I’m sure you have read Charlotte Bronte’s Jane Eyre, but have you read its ‘prequel’, the 1996 novel Wide Sargasso Sea by Jean Rhys, which describes the background to Mr Rochester’s marriage? Bertha Mason wasn’t always the madwoman in the attic. Meet her in Jamaica when she was sane and attractive, and be encouraged to think about Charlotte Bronte’s classic in a new way.
Come with me on a fabulous reading journey through 2020. Together we will explore a thought-provoking selection of 19th and 20th Century classics. For each novel you will receive an illustrated monograph packed full of intriguing stories about the author behind the book, explaining its themes, tempting you with film versions to watch, and challenging you with discussion questions.
I love to share my passion for great literature. Please consider joining me in this literary exploration.
I think my introduction to this novel would have intrigued Jean Rhys. I was a student at Edinburgh University in 1980 and met an American girl who was doing a PhD thesis on the novels of Jean Rhys. Her name was Katherine and we got on well – I often had dinner with her and her husband. I’d never even heard of Jean Rhys before this and she encouraged me to read Wide Sargasso Sea since I loved Jane Eyre. We had some interesting discussions about the book and its portrayal of Mr Rochester, not entirely agreeing, but always interested in each other’s views. However, as the year went by, I saw less of Katherine, and then heard she was ill. She was no longer to be seen in the university library or the English department. I made enquiries, as I was concerned, and heard she was suffering from serious depression and was spending some weeks in what was in those days called a ‘mental hospital’.

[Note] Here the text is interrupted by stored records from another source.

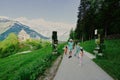 Family walking near mirror cube at path to caves Mount Krippenstein in Hallstatt, Upper Austria, Europe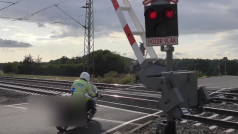 Policista podjíždí padající závory na železničním přejezdu.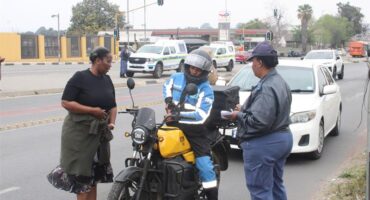 Captain Bridget Kgomotso Dladla and Captain Thoko Mdaka-Thoka speak to a motorcyclist during Bramley SAPS’ Operation Basadi on Pretoria Main Road. Photo: Thato Modopi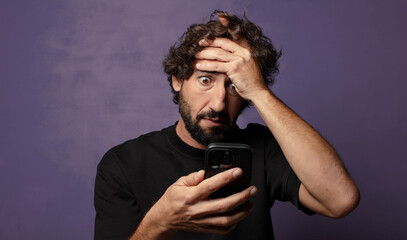 Poster - young bearded crazy man with a smartphone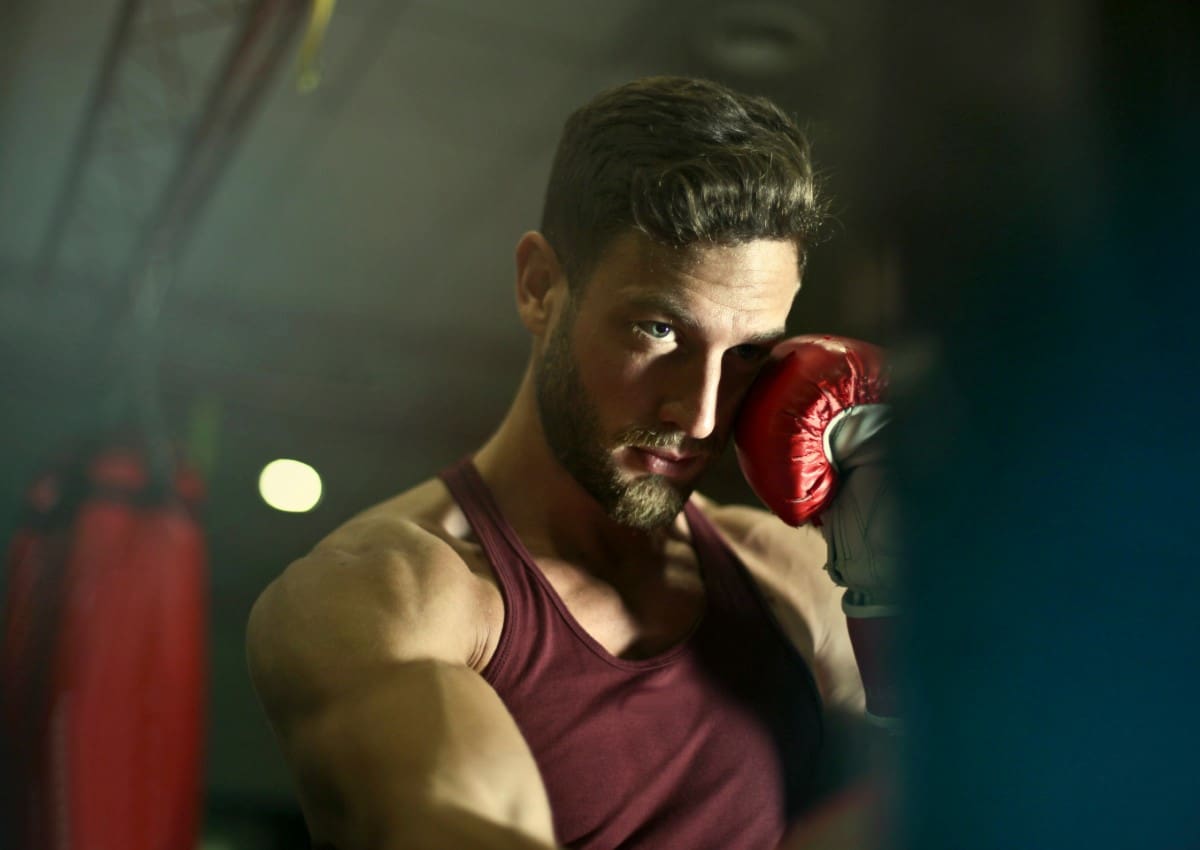 A man holding a boxing glove in his hand.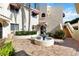Charming condo featuring brick pavers, a center courtyard with fountain, and red awnings at 6101 34Th W St # 11C, Bradenton, FL 34210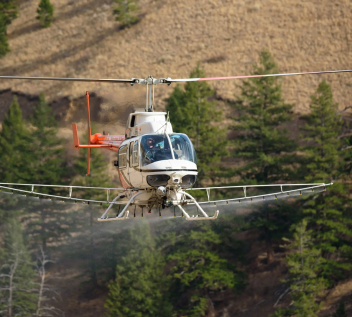 Helicopter assisting in conservation project for revegetation.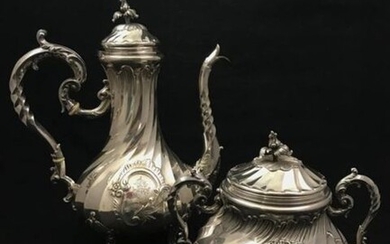 Part of a coffee service comprising a sugar bowl and...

I went to visit her there – my first and only visit to such an institution, and all because of Jean Rhys! Poor Katherine was in a bad way. I was twenty and had no experience whatsoever of mental illness, so felt uncomfortable and uncertain what to say or do. I heard that soon after my visit Katherine returned to the USA, her marriage over, her thesis unfinished, and I never saw her again.
“Have all beautiful things sad destinies?” ― Wide Sargasso Sea, Jean Rhys
Having re-read Wide Sargasso Sea has made me think about my friend again. Was she already depressed when she went to Edinburgh and did her depression draw her to Jean Rhys, who also suffered depression? Did reading the works of someone who was going through what she herself was suffering help her at all? I’ll never know the answers, but I look back and hope that my friend gained some comfort from her reading. I wonder what has happened to Katherine and if she recovered? I wonder if she is still reading, and enjoying, the novels of Jean Rhys?
For me, the major fascination of this book comes from its relationship to Charlotte Brontë’s Jane Eyre, a novel I love. Have you just read Wide Sargasso Sea for the first time? I hope you find it helpful to learn more about the very strange woman who wrote it, its connections with Brontë’s classic, and its depiction of an exotic Caribbean island and its problems.
Time magazine named Wide Sargasso Sea as one of the “100 Best English-language Novels since 1923’, and Modern Library’s ‘100 Best Novels’ ranks it at 94. GoodReads called it “a masterpiece of modern fiction” and the New York Times book review pronounced it a “tour de force”. Do you agree? I find it a troubling, controversial novel – it makes me think about fiction, about Jane Eyre, about the position of women and about colonialism and integration of different races, but I don’t LOVE it. I’d be interested to know how you respond to this thought-provoking book.